Justice Beach was not prepared to find that Myer had misled the market by making the Representation at the time that it was made in September 2014.  However, his Honour was satisfied that Myer had misled shareholders from November 2014 onwards by failing to make an announcement correcting the Representation once it was on notice that it was likely that the profit target would not be achieved as previously asserted.

Although Myer was found to have engaged in misleading and deceptive conduct, his Honour was not satisfied that shareholders had suffered any loss as a result of the Representation due to the prevalence of analyst skepticism in relation to Myer’s profit forecasts.  In other words, his Honour did not consider that the market believed in and had actually relied on the Representation.


The case is a landmark decision given it is the first time a shareholder class action has proceeded to judgment.

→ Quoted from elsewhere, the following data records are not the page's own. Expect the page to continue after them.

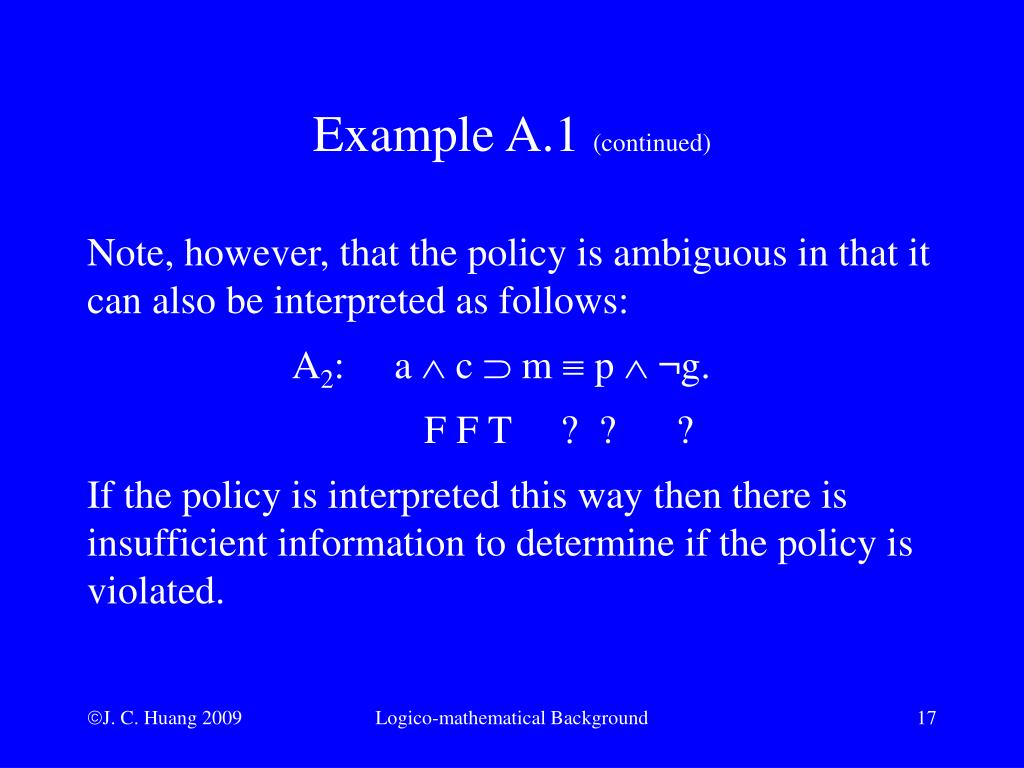 Example A.1 (continued)

Note, however, that the policy is ambiguous in that it can also be interpreted as follows:

$A_2$: $a \wedge c \supset m \equiv p \wedge \neg g$.

F F T ? ? ?

If the policy is interpreted this way then there is insufficient information to determine if the policy is violated.

©J. C. Huang 2009 Logico-mathematical Background 17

Additionally, the case represents an increased risk to defendants, as Justice Beach endorsed the theory of market-based causation.

The issue of how to prove causation in Australian securities class actions has been the subject of debate.  Courts have traditionally held that, where a misleading representation has been made, a plaintiff must demonstrate that they relied on the misrepresentation in purchasing shares in order to establish that it has suffered a loss. 

Market-based causation is a different concept in that it is not based on the shareholder establishing that they specifically relying on a particular misrepresentation.  Rather, the shareholder can prove it suffered loss because it purchased shares at an artificially inflated price (i.e. that, but for the misleading or deceptive conduct, the market would have been fully informed and the share price would have been lower at the time of purchase).

The judicial acceptance of market-based causation will likely increase the risk to companies and will require ongoing vigilance to ensure that continuous disclosure obligations are met. 

This case note was co-authored by Director, Mark Farquhar, Senior Associate, Peter Clay and Law Graduate, Millie Clayton.